Goal of the exercise: Pull out every line of the rows below that contains the string "provided", matching its case exactly.

Spatial questions tied to pictures:
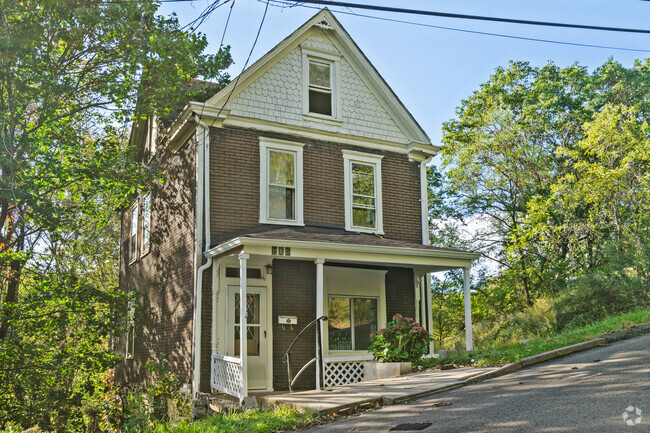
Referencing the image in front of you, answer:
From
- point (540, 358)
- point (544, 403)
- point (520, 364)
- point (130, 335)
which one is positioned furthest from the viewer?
point (130, 335)

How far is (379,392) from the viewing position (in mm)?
9422

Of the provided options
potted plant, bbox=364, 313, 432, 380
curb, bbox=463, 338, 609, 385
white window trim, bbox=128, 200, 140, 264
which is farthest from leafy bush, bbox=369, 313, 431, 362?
white window trim, bbox=128, 200, 140, 264

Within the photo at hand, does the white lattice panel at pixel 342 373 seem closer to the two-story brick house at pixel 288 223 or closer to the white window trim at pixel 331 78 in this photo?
the two-story brick house at pixel 288 223

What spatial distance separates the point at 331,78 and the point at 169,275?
666 centimetres

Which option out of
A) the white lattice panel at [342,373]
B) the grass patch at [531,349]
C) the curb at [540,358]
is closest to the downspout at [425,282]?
the grass patch at [531,349]

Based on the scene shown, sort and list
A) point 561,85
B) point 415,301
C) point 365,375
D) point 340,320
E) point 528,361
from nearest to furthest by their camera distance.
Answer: point 528,361 < point 365,375 < point 340,320 < point 415,301 < point 561,85

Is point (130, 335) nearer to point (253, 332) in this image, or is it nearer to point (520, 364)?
point (253, 332)

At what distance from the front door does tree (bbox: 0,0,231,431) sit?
4919 mm

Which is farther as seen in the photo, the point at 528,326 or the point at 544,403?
the point at 528,326

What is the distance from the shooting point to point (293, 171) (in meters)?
14.4

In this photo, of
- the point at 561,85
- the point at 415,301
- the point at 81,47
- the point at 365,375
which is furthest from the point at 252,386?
the point at 561,85

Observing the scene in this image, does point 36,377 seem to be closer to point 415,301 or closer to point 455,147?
point 415,301

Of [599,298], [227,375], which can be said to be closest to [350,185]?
[227,375]

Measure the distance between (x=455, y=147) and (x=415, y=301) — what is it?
43.0 ft
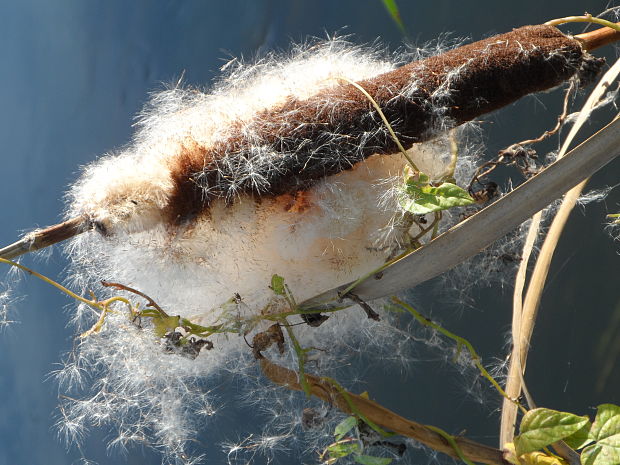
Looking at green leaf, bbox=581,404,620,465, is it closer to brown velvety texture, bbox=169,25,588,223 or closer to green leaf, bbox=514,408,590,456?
green leaf, bbox=514,408,590,456

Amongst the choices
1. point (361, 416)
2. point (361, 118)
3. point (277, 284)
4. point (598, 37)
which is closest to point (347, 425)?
point (361, 416)

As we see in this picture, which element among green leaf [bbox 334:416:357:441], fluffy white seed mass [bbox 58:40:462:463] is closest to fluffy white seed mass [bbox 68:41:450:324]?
fluffy white seed mass [bbox 58:40:462:463]

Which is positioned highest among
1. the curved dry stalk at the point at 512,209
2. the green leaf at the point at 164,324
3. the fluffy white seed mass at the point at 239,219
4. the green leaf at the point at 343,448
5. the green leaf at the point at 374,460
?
the fluffy white seed mass at the point at 239,219

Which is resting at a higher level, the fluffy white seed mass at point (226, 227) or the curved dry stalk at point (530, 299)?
the fluffy white seed mass at point (226, 227)

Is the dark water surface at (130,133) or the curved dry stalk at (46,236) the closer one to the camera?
the curved dry stalk at (46,236)

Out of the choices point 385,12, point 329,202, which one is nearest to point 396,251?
point 329,202

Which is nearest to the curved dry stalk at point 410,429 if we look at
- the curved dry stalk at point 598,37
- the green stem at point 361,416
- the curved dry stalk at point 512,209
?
the green stem at point 361,416

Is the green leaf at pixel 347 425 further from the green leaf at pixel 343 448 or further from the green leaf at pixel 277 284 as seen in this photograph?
the green leaf at pixel 277 284
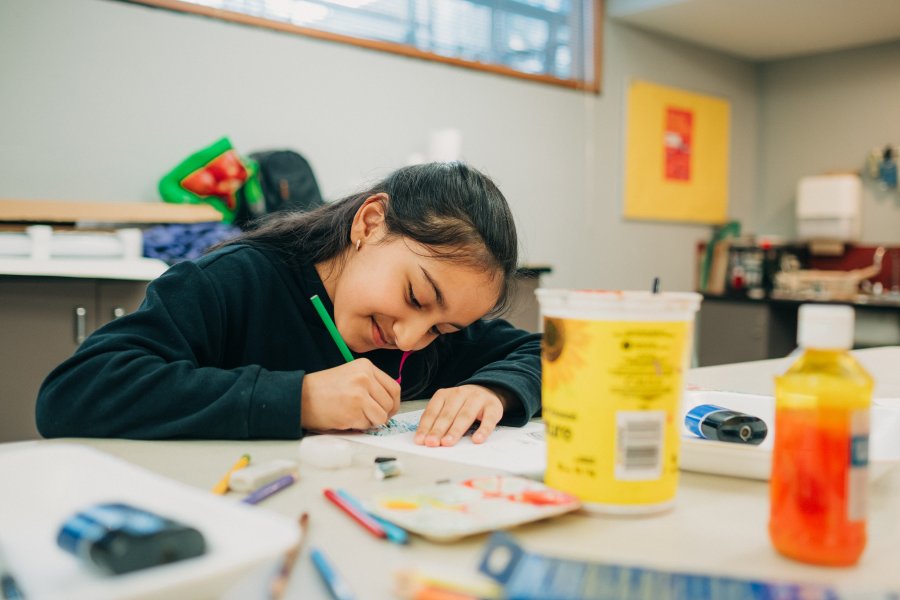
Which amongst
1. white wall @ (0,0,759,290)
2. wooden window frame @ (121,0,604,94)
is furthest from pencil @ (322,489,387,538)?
wooden window frame @ (121,0,604,94)

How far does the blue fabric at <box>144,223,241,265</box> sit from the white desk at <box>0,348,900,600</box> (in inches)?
64.1

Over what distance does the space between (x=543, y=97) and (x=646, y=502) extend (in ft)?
10.9

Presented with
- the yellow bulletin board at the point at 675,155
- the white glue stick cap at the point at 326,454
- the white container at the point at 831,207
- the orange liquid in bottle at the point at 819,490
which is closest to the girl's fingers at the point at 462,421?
the white glue stick cap at the point at 326,454

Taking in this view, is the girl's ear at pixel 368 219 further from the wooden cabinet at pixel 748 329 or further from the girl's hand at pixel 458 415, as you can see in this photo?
the wooden cabinet at pixel 748 329

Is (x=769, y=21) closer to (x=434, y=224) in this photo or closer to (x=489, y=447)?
(x=434, y=224)

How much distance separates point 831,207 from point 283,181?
9.27 ft

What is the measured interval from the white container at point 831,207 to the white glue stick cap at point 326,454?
387cm

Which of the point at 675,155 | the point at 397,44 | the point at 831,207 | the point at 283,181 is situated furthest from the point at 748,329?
the point at 283,181

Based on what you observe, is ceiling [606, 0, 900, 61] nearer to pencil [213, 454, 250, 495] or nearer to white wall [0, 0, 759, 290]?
white wall [0, 0, 759, 290]

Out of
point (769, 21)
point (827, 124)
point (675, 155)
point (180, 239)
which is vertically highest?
point (769, 21)

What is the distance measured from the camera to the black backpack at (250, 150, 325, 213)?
2.60 m

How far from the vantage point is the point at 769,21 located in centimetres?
368

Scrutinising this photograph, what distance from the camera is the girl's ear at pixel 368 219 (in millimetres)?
1092

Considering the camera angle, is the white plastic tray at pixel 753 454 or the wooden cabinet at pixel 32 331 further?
the wooden cabinet at pixel 32 331
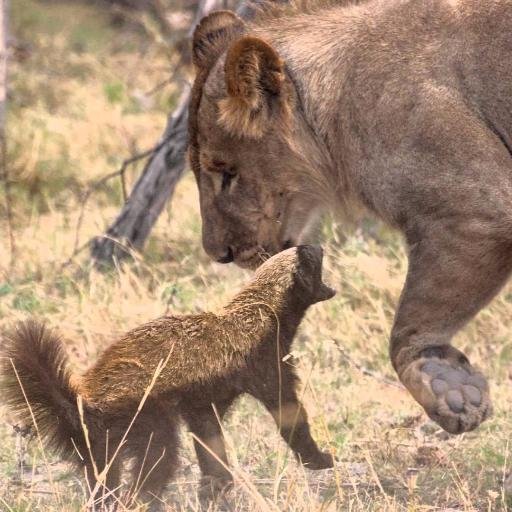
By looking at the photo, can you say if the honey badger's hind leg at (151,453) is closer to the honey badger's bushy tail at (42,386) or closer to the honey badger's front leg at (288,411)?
the honey badger's bushy tail at (42,386)

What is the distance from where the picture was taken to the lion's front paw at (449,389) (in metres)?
4.00

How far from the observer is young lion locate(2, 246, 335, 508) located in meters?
4.07

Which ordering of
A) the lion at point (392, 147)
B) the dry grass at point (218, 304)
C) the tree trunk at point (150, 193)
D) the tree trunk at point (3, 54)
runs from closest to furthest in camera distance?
the lion at point (392, 147) → the dry grass at point (218, 304) → the tree trunk at point (150, 193) → the tree trunk at point (3, 54)

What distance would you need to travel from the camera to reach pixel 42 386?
4047 millimetres

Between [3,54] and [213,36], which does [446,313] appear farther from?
[3,54]

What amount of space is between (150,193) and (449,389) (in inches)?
138

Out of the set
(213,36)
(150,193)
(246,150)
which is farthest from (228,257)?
(150,193)

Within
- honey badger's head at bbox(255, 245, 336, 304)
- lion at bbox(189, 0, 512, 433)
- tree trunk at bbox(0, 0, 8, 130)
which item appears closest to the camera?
lion at bbox(189, 0, 512, 433)

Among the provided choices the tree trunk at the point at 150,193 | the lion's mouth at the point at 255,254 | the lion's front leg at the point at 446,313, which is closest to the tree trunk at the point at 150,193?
the tree trunk at the point at 150,193

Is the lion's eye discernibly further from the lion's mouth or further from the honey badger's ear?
the honey badger's ear

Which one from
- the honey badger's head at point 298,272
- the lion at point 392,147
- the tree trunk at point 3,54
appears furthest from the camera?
the tree trunk at point 3,54

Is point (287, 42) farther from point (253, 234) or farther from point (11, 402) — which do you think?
point (11, 402)

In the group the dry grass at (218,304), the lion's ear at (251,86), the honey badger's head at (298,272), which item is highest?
the lion's ear at (251,86)

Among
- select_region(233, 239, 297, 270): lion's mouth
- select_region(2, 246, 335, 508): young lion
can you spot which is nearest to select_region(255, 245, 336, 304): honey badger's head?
select_region(2, 246, 335, 508): young lion
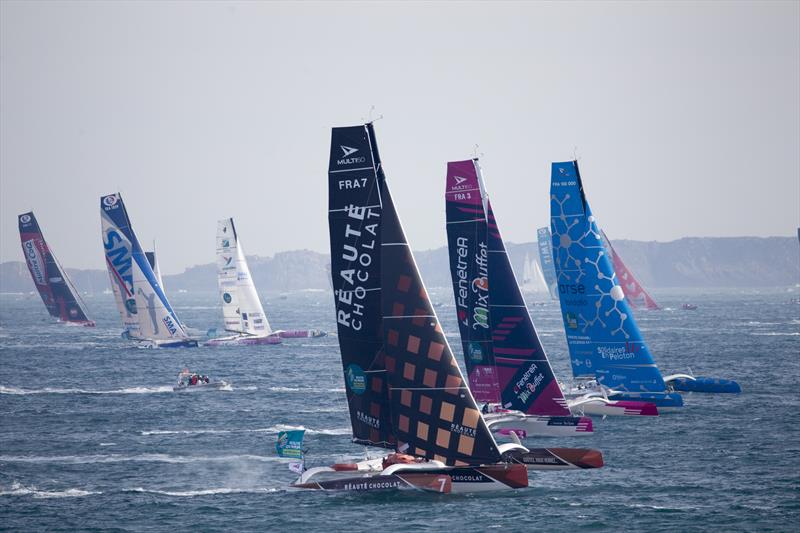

Result of this task:
Of the provided options
Among the provided choices the tree trunk at the point at 150,193 | the lion's mouth at the point at 255,254 | the lion's front leg at the point at 446,313, which is closest to the tree trunk at the point at 150,193?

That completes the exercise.